Every programming language carves out its niche, its very reason for being. For Ruby, it was about maximizing developer happiness. In Python's case it was initially its simplicity, and runtime typing [8] is an embodiment of this. At compile-time (yes, Python has a small compilation step [9]) there is no type information however at runtime there is. The upside of this is that when an error occurs at runtime you have a lot of information to help you understand what went wrong. That's one of the reasons why Python's error messages are so good, if you care to read them that is.

Python has gradually tiptoed into the realm of static typing. Enter tools like Mypy [10] and Pyright [11], which allow for optional type hints. For simplicity's sake, let's lump these together under "mypy". These type checkers can help you while refactoring. For instance, add a parameter to a function and your type checker or linter will complain. An additional upside of adding types to your program makes it more readable by conveying intent.

Consider these examples:

# Untyped
def suggest_meal(menu, restrictions): 
	...
# Typed-ish
def suggest_meal(menu: dict[str, float], restrictions: list[str]) -> float:
	...
# Typed
from dataclasses import dataclass
from typing import Literal

@dataclass(frozen=True)
class MenuItem:
	name: str
	price: float
	
DietaryRestriction = Literal["Vegetarian", "Vegan", "GlutenIntolerant"]

Menu = list[MenuItem]

def suggest_meal(menu: Menu, restrictions: list[DietaryRestriction]) -> float:
	...

Which flavour do you lean towards—#Typed or #Untyped?

My vote goes to #Typed, hands down. It locks down the code with fewer degrees of freedom, essentially guiding its use down a singular path. The middle ground, while more constrained than the Wild West of untyped code, still leaves a bit too much to interpretation. For instance, we know how many dietary restrictions there are so we could have encoded that information into our program. Doing so gives an indication that there are at least 3 specific cases to handle.

Before static typing's ascent, the first line of defence was descriptive naming (menu_dict, dietary_restrictions_list), followed by a rigorous regime of testing. Testing, while essential, is a double-edged sword—it secures your code but at the cost of time and future maintenance overhead [12]. The appeal of tools like mypy lies in their ability to lower the degrees of freedom, reducing both the need for tests and the potential for runtime surprises.
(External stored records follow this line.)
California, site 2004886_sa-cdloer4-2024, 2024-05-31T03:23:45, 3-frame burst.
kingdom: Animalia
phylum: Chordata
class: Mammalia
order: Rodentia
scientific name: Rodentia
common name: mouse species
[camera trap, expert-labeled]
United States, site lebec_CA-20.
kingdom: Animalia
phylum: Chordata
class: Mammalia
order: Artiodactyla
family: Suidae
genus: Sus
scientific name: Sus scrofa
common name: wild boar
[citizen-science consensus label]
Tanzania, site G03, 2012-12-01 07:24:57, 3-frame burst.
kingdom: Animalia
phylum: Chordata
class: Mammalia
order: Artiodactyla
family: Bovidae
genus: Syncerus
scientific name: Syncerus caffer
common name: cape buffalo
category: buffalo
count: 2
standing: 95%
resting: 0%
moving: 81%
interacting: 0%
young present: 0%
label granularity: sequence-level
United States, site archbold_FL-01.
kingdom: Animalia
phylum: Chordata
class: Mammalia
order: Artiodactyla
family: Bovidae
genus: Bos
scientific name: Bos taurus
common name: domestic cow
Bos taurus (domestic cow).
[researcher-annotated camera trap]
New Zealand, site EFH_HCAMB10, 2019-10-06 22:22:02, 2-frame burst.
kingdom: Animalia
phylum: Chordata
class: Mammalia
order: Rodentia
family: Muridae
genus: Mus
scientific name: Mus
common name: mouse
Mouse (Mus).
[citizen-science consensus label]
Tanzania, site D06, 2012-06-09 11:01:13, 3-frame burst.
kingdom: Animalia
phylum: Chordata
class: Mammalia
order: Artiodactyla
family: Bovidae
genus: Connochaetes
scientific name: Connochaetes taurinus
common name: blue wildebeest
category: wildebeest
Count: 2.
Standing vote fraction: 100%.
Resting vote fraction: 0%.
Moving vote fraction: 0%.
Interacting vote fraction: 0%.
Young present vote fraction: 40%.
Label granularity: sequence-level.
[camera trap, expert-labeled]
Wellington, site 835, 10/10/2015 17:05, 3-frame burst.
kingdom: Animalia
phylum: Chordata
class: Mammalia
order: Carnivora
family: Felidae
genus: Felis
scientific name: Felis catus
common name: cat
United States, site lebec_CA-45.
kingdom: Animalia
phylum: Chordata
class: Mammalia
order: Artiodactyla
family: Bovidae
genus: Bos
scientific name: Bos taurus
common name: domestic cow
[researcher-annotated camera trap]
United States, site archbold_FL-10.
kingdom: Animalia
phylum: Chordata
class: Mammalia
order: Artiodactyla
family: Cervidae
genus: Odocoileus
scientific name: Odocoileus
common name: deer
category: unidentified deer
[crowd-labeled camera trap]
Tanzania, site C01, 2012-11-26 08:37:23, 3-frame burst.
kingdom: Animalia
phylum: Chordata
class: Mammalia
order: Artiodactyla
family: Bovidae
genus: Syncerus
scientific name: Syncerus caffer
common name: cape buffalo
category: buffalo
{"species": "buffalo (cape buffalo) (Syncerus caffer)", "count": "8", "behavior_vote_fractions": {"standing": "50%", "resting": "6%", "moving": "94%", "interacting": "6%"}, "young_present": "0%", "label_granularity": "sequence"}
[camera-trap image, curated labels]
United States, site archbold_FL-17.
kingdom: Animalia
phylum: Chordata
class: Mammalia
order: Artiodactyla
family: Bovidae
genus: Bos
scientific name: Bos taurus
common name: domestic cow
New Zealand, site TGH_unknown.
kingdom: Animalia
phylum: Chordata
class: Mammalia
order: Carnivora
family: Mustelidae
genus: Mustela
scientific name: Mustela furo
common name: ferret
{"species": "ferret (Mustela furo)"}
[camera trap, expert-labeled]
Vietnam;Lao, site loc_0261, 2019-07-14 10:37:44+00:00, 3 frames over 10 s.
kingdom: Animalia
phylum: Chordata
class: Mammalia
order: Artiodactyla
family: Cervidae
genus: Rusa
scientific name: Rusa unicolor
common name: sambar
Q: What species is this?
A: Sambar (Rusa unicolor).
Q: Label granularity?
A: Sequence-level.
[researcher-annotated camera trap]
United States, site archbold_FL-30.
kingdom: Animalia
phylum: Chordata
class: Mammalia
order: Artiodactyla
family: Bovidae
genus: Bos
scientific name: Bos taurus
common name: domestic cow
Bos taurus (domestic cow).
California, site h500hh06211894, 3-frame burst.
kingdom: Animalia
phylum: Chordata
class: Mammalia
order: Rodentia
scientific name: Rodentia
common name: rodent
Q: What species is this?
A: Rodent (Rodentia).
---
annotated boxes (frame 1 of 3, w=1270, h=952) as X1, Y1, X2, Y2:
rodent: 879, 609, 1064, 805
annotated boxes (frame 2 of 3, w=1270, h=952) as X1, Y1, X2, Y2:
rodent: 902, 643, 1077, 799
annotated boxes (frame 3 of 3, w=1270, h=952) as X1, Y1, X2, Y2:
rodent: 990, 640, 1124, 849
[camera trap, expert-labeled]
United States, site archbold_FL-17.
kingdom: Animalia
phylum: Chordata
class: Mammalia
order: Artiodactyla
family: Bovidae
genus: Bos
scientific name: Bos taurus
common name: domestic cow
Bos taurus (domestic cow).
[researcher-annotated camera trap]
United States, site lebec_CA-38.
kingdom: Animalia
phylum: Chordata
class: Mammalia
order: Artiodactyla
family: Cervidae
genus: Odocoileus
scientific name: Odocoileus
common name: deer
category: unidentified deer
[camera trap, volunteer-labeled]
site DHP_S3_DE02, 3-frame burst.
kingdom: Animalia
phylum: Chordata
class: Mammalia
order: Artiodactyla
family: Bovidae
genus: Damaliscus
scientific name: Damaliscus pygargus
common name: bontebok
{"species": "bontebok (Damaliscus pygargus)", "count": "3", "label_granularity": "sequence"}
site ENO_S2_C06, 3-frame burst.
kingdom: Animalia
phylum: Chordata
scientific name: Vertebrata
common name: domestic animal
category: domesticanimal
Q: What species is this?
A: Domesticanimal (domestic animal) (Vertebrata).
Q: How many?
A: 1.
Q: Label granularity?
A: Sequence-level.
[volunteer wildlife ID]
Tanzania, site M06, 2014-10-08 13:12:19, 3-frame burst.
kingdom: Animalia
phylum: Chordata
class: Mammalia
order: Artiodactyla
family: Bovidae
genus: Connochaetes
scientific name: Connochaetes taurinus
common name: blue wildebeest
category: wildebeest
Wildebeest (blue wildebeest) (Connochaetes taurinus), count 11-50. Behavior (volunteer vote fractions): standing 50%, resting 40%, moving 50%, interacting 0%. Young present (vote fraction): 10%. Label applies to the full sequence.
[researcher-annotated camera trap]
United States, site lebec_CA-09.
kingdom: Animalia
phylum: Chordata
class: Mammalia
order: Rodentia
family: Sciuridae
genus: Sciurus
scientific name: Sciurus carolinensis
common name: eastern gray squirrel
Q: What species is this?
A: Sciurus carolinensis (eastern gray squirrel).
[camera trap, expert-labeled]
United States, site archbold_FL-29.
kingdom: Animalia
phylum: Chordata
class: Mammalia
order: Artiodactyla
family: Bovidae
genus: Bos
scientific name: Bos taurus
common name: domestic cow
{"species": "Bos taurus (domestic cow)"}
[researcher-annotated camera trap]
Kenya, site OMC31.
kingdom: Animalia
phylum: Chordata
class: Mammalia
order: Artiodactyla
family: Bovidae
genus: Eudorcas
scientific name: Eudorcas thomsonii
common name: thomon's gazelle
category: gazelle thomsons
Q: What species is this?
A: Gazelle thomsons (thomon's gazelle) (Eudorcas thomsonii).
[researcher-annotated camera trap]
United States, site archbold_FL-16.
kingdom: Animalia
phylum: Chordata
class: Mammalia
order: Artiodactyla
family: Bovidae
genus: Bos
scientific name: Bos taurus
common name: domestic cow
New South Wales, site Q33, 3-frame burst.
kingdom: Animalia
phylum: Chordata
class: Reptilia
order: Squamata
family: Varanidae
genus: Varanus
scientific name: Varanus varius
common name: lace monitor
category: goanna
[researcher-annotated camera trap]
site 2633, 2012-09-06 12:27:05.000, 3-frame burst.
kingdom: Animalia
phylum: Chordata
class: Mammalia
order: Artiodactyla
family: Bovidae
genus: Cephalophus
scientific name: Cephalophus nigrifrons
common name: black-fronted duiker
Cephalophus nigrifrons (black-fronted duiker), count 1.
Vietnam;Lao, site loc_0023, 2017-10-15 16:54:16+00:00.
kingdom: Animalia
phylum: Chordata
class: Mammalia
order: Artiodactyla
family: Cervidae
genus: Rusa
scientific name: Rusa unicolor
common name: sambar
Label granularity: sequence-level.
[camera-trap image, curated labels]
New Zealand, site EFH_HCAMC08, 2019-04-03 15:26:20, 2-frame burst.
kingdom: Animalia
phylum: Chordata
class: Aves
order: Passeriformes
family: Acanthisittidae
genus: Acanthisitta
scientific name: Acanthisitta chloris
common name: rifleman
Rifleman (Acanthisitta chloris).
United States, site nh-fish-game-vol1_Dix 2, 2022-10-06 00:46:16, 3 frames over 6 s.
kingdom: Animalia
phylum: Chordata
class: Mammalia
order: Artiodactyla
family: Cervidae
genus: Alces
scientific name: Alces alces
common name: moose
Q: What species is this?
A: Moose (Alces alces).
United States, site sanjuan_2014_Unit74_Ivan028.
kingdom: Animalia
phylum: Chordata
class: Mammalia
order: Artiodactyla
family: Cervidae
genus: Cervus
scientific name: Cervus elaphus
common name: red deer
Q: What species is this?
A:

Speaking from experience, this is easier said than done. Writing tests isn't free since they cost time. Testing is a necessity for longer lived programs, but each test not written is a win because it ultimately means you have less code to maintain. One way to achieve this is by reducing the degrees of freedom of your programs, afterwards tooling that finds incorrect programs "for free", in my opinion this is one of the main advantages of mypy but and type systems in general [13].

Yet, mypy isn't without its pitfalls. Experience tells me it's only as robust as your code's weakest link. Using loosely typed interfaces means resorting to workarounds like cast or # type: ignore, which can sidestep linting errors but at the risk of runtime exceptions. Moreover, the shift towards gradual typing can inadvertently increase your code's complexity. I prefer #Typed, but I also understand the opposite perspective, we've gone from a single function to a dataclass, Literal, a type alias and so on.

The key takeaways here are that:

  1. Every programming language carves out its own space, and for Python, its hallmark has been simplicity.
  2. A shift towards static typing has emerged, offering the promise of more predictable codebases and reducing the reliance on extensive testing.
  3. Mypy's effectiveness is contingent on your codebase's weakest link, that's one of the limitations inherent in tools designed to retrofit type safety.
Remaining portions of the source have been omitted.